Scene question listing
______________________________

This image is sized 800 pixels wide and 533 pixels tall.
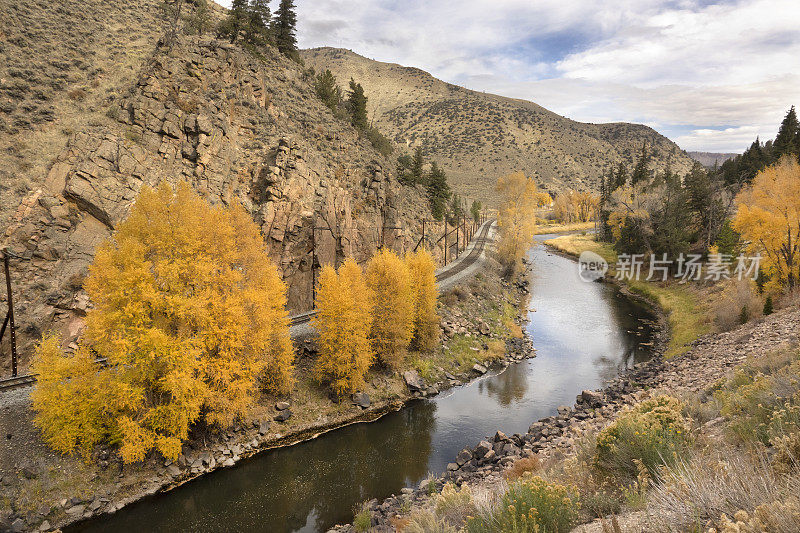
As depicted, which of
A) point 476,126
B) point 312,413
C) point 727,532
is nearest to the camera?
point 727,532

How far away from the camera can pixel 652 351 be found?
3325 cm

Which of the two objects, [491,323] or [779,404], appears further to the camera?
[491,323]

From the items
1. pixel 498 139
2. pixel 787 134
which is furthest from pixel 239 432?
pixel 498 139

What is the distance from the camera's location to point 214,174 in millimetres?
32125

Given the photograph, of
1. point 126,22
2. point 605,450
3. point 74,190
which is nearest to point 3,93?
point 74,190

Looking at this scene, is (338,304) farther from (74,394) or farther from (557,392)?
(557,392)

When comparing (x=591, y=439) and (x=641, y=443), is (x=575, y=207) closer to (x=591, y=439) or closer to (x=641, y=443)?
(x=591, y=439)

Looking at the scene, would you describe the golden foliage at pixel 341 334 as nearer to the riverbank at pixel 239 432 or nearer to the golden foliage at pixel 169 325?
the riverbank at pixel 239 432

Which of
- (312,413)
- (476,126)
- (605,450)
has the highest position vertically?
(476,126)

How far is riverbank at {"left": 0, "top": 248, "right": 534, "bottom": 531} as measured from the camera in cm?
1645

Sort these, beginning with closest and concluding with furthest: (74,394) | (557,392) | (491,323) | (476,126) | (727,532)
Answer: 1. (727,532)
2. (74,394)
3. (557,392)
4. (491,323)
5. (476,126)

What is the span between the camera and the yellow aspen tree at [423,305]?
32062mm

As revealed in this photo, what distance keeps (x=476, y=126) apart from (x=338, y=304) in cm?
14999

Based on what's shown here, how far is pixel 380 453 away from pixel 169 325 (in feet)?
41.9
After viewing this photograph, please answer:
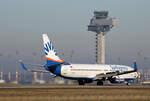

______________________________

What to produce:
Reproduce the entire listing above verbatim, but leave out the pictures.

Exercise response:
This image is sized 800 pixels wide and 533 pixels tall.
As depicted, which of
A) point 476,126
B) point 312,413
C) point 727,532
is nearest to the camera?
point 727,532

How far away from the camera can pixel 652 351 be found?
3325 cm

Which of the two objects, [491,323] or [779,404], appears further to the camera?
[491,323]

From the items
1. pixel 498 139
2. pixel 787 134
which is furthest from pixel 239 432?
pixel 498 139

What is the distance from the camera's location to point 214,174 in millimetres?
32125

Given the photograph, of
1. point 126,22
2. point 605,450
3. point 74,190
which is nearest to point 3,93?
point 74,190

Looking at this scene, is (338,304) farther from (74,394) or farther from (557,392)?
(557,392)

When comparing (x=591, y=439) and (x=641, y=443), is (x=575, y=207) closer to (x=591, y=439) or closer to (x=641, y=443)?
(x=591, y=439)

Looking at the scene, would you describe the golden foliage at pixel 341 334 as nearer to the riverbank at pixel 239 432 or nearer to the golden foliage at pixel 169 325?
the riverbank at pixel 239 432

Which of
- (312,413)
- (476,126)
- (605,450)
has the highest position vertically?
(476,126)

How far is riverbank at {"left": 0, "top": 248, "right": 534, "bottom": 531} as measured from the camera in cm?
1645

Sort these, beginning with closest and concluding with furthest: (74,394) | (557,392) | (491,323) | (476,126) | (727,532)
Answer: 1. (727,532)
2. (74,394)
3. (557,392)
4. (491,323)
5. (476,126)

What is the span between the camera and the yellow aspen tree at [423,305]?
32062mm

As revealed in this photo, what distance keeps (x=476, y=126) apart from (x=338, y=304) in cm?
14999

Based on what's shown here, how far is pixel 380 453 away from pixel 169 325 (in feet)?
41.9
After viewing this photograph, please answer:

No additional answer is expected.